Task instructions>
1/ Copy from the stepfamily article the passage starting with "In January, Relate" and going on through "good quality relationships.".
2/ Using the stepfamily article, answer each question below:
(a) How many stepmothers were among the step-parents surveyed?
(b) By what percentage did calls to Relate's national phone line increase in January?
(c) What share of families with dependent children in the UK are stepfamilies?
3/ In one to three sentences, explain why Tanya Byron, as quoted in the stepfamily article, sees it as a real threat if many stepfamilies are not getting on.

Page extract>
Stepmothers struggling over relationship with stepchildren, study finds

Stepmothers have more problems getting on with their stepchildren than men do, research has found.

About 65% of stepfathers reported good relationships with their stepchildren compared with 57% of stepmothers, according to the Happy Families? report from relationships charities Relate and Relationships Scotland.

The findings come as the charities anticipate a sharp rise in the number of people contacting them for relationship support in the new year, as Christmas piles on additional pressure.

The report, which analysed a survey of more than 5,000 adults and included 700 step-parents – 351 stepmothers and 349 stepfathers – shows that parents’ relationships with stepchildren are of lower quality than with their biological children.

Overall, 61% of step-parents reported good relationships with their stepchildren, in contrast to the 91% who reported good relationships with their own children.

In January, Relate saw a 39% increase in calls to their national phone line, and a 31% increase in users of their national website.

Professor Tanya Byron, a clinical psychologist and Relate patron who works closely with many families, said: “These findings indicate some of the challenges families can face following the breakdown of a relationship and blending families.

“People might think it’s inevitable and no cause for concern that some stepmums and stepchildren are struggling to build good quality relationships.

“Yet stepfamilies make up 11% of families with dependent children in the UK – that’s over half a million families. If many aren’t getting on, it’s a real threat to the wellbeing of a huge group of people.

“Stepmums can feel pressure to be maternal and are more likely to face rejection from their stepchildren, and stepkids can find themselves caught between biological parents and new family members.

“A key piece of advice is not to rush things – start by getting to know your stepchildren rather than trying to be a parent. Take an interest in them but bear in mind that love and trust are things that take time to develop.

“Christmas can be a time when issues within blended families come to the surface. If you’re experiencing any difficulties, we’d urge you to contact Relate at the earliest possible stage.”

Recorded data>
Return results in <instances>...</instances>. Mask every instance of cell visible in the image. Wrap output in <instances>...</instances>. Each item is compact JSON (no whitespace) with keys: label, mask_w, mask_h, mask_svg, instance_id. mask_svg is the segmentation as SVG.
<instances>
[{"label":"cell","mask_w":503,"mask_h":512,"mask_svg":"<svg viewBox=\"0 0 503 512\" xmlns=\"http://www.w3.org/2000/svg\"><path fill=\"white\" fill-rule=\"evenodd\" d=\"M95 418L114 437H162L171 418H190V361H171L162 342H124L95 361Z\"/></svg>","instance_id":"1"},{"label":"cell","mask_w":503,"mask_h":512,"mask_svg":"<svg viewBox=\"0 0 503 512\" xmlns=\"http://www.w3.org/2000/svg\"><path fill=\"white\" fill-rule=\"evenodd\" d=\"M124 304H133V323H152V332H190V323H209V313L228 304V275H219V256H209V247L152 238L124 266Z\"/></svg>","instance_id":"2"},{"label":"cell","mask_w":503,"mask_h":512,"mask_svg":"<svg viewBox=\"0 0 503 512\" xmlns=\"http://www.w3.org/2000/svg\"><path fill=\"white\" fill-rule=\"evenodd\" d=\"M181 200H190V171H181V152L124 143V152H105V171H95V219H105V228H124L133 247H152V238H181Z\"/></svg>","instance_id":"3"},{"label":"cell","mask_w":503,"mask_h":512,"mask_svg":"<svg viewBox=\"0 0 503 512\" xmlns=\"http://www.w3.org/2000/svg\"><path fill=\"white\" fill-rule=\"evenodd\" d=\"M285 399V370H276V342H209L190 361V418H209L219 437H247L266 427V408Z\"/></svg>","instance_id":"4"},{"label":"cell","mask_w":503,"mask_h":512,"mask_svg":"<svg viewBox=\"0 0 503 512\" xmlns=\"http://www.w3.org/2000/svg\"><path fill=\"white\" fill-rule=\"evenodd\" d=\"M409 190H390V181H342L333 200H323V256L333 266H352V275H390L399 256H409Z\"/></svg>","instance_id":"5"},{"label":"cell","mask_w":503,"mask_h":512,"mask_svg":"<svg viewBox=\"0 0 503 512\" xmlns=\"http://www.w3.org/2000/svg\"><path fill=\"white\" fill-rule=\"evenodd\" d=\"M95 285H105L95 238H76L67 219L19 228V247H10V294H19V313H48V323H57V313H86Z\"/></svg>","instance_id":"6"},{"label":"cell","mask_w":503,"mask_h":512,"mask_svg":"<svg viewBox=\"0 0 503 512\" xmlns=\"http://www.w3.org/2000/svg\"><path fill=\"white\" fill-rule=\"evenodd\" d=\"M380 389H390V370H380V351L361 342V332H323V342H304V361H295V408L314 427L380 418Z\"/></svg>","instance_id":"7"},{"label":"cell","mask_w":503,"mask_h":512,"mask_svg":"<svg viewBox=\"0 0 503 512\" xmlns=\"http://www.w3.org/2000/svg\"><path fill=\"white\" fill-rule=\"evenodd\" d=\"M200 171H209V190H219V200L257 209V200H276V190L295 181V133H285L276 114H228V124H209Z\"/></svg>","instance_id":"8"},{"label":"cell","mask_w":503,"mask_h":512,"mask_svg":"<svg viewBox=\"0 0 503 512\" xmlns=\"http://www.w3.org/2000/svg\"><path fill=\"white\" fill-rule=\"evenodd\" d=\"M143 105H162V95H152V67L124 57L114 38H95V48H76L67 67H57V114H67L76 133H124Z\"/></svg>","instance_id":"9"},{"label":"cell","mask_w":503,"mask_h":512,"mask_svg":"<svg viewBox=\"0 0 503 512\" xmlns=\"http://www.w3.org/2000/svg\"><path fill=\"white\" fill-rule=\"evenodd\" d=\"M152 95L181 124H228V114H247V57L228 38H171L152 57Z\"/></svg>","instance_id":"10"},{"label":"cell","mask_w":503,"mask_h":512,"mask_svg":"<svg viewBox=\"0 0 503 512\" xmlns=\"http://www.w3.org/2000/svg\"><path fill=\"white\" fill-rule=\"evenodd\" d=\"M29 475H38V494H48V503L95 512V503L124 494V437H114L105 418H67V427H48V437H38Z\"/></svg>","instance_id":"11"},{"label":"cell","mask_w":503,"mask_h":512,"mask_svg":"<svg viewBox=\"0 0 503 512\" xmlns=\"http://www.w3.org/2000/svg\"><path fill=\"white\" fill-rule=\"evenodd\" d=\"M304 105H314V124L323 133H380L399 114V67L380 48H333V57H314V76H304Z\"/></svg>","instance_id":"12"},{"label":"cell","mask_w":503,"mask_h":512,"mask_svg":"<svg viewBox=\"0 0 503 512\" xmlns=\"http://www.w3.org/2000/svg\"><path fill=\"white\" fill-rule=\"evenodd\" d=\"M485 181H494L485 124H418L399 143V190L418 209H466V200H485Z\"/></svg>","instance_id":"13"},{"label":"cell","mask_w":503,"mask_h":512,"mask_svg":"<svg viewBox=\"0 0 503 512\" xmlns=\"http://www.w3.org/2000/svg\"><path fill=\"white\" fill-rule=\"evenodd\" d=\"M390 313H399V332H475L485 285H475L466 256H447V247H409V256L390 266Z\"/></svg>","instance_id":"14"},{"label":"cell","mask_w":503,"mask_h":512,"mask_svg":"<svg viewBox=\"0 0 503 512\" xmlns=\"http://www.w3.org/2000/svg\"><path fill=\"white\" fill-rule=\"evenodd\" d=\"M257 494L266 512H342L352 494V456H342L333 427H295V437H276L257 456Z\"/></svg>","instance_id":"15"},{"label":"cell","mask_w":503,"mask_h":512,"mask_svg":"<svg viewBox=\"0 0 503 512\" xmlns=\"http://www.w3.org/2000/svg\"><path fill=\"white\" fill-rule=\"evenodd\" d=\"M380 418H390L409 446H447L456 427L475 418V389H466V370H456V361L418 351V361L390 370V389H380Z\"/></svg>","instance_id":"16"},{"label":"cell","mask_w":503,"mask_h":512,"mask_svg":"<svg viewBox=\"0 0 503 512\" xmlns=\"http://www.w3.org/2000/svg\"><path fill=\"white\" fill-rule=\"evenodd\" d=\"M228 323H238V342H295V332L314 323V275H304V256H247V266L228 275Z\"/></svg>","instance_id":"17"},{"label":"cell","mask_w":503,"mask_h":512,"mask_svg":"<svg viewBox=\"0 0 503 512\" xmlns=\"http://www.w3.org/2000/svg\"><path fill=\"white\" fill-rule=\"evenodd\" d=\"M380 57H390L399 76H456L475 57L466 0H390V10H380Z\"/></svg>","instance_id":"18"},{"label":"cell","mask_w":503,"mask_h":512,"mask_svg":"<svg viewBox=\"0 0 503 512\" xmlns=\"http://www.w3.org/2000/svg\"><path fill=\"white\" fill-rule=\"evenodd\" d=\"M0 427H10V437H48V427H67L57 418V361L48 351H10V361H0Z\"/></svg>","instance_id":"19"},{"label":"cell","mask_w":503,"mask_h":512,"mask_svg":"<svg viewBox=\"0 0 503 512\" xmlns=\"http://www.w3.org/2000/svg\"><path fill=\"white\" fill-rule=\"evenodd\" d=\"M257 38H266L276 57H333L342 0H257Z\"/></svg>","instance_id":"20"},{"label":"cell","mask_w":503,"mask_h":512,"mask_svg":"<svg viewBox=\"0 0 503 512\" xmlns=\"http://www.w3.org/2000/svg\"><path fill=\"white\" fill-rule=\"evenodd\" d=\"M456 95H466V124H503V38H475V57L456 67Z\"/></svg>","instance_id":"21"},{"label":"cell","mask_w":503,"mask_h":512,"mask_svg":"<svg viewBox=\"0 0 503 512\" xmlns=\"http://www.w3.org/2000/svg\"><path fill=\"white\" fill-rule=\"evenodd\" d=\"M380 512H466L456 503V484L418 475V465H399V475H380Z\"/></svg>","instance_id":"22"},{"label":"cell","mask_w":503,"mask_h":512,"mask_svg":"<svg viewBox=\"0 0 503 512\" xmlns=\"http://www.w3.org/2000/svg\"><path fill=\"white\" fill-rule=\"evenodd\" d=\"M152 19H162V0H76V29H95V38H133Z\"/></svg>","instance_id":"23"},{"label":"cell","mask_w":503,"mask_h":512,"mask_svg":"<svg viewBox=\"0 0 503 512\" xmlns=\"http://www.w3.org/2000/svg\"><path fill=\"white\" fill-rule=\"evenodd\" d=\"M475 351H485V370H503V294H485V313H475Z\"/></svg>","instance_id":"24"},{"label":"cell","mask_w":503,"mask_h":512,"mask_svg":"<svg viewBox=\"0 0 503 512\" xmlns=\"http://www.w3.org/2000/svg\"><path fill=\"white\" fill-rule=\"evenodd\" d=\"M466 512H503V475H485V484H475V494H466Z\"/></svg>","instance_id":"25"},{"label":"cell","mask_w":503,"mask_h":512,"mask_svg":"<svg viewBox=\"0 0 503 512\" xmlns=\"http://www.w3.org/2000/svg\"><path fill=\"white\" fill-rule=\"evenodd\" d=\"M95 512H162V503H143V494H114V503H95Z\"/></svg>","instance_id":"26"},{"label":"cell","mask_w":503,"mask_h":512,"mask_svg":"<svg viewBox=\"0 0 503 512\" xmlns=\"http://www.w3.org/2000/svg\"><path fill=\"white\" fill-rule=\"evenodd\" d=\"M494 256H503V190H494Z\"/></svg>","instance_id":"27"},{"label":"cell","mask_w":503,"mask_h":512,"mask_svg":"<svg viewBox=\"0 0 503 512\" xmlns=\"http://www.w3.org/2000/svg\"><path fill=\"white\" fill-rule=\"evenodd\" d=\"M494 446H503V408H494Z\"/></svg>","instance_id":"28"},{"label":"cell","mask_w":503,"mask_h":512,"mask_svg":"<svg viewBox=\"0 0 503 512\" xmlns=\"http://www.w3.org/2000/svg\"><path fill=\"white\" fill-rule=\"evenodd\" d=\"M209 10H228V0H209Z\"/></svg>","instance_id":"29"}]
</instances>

Exercise solutions>
1/
In January, Relate saw a 39% increase in calls to their national phone line, and a 31% increase in users of their national website.

Professor Tanya Byron, a clinical psychologist and Relate patron who works closely with many families, said: “These findings indicate some of the challenges families can face following the breakdown of a relationship and blending families.

“People might think it’s inevitable and no cause for concern that some stepmums and stepchildren are struggling to build good quality relationships.

2/
(a) 351
(b) 39%
(c) 11%

3/ Stepfamilies make up 11% of families with dependent children in the UK, which is over half a million families. If many of them are not getting on, the wellbeing of a huge group of people is at risk.